Where the word "Loxodonta" appears in a line below, copy the whole line.

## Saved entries
------------------------------
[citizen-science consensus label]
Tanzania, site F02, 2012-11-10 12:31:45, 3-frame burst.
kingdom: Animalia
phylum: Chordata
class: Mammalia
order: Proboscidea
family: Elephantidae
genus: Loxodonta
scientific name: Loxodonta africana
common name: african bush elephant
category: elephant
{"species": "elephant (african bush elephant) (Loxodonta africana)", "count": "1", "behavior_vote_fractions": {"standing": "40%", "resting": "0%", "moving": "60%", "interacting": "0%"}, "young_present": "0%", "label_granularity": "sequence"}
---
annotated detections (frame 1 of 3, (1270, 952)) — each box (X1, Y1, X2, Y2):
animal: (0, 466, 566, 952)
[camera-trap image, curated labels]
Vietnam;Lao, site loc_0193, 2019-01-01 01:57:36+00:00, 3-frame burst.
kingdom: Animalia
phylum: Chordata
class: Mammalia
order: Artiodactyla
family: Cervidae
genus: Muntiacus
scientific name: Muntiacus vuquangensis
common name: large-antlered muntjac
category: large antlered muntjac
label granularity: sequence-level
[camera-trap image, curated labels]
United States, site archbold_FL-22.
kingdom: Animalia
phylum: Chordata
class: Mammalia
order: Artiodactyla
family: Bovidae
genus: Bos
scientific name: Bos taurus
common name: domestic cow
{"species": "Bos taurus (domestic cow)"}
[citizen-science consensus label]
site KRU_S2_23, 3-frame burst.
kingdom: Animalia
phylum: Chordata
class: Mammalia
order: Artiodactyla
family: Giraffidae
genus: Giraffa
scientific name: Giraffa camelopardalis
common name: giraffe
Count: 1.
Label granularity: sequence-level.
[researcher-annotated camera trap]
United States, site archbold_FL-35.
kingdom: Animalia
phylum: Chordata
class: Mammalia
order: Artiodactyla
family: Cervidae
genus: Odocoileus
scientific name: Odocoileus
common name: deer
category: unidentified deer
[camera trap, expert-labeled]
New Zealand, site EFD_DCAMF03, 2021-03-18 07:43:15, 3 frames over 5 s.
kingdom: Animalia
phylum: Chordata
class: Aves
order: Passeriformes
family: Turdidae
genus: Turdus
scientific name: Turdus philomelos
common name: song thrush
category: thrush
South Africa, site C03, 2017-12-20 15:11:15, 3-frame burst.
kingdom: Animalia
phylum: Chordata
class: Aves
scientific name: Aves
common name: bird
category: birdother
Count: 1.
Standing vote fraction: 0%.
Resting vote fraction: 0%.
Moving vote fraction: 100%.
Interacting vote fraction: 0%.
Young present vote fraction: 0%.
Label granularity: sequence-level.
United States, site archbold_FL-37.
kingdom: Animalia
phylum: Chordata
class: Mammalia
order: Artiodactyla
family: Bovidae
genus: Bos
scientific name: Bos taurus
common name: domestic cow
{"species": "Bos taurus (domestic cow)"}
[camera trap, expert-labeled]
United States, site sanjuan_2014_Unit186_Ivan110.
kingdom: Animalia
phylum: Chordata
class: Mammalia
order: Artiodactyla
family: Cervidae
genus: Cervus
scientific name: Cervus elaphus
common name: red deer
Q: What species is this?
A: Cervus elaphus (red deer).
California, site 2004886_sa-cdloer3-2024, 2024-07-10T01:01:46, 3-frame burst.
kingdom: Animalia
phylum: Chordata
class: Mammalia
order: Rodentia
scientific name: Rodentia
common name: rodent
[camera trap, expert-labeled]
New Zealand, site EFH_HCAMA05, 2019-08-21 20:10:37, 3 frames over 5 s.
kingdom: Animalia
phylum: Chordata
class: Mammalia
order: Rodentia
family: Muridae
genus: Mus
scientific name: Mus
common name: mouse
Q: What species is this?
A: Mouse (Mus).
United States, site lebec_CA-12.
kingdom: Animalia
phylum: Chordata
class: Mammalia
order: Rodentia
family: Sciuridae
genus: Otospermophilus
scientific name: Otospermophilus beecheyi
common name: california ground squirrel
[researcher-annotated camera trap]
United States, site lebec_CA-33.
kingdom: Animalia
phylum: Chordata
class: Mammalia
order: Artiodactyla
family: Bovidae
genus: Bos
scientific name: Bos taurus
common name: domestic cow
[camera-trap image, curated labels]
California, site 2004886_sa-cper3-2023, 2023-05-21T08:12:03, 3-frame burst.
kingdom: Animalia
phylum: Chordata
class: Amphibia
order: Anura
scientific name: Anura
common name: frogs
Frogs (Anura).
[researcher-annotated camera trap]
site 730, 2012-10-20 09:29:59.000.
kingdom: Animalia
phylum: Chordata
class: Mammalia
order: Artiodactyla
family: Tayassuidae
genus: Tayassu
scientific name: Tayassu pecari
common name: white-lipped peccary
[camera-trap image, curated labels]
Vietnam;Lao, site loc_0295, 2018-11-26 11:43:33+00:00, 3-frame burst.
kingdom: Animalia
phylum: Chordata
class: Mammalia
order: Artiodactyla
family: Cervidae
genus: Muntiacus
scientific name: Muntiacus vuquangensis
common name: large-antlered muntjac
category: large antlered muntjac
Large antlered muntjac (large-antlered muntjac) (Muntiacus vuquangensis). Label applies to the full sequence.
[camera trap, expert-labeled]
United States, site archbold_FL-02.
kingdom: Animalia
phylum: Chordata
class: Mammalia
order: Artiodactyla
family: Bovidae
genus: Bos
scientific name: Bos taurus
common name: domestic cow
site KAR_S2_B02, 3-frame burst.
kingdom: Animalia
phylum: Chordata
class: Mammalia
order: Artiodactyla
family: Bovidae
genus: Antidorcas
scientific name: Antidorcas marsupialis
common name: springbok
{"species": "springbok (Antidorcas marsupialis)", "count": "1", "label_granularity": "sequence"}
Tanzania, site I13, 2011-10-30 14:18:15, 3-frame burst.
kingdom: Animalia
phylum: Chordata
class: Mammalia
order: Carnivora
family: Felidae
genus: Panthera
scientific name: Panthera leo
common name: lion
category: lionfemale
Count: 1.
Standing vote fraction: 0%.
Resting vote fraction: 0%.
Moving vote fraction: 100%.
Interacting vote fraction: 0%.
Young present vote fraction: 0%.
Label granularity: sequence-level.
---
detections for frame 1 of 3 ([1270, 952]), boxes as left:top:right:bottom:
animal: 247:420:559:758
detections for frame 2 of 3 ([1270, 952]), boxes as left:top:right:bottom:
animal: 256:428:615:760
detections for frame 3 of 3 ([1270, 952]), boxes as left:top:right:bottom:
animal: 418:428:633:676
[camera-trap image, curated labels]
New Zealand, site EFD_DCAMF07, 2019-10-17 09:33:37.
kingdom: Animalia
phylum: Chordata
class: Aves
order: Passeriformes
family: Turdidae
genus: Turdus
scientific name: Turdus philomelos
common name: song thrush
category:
------------------------------
## Answer
genus: Loxodonta
scientific name: Loxodonta africana
{"species": "elephant (african bush elephant) (Loxodonta africana)", "count": "1", "behavior_vote_fractions": {"standing": "40%", "resting": "0%", "moving": "60%", "interacting": "0%"}, "young_present": "0%", "label_granularity": "sequence"}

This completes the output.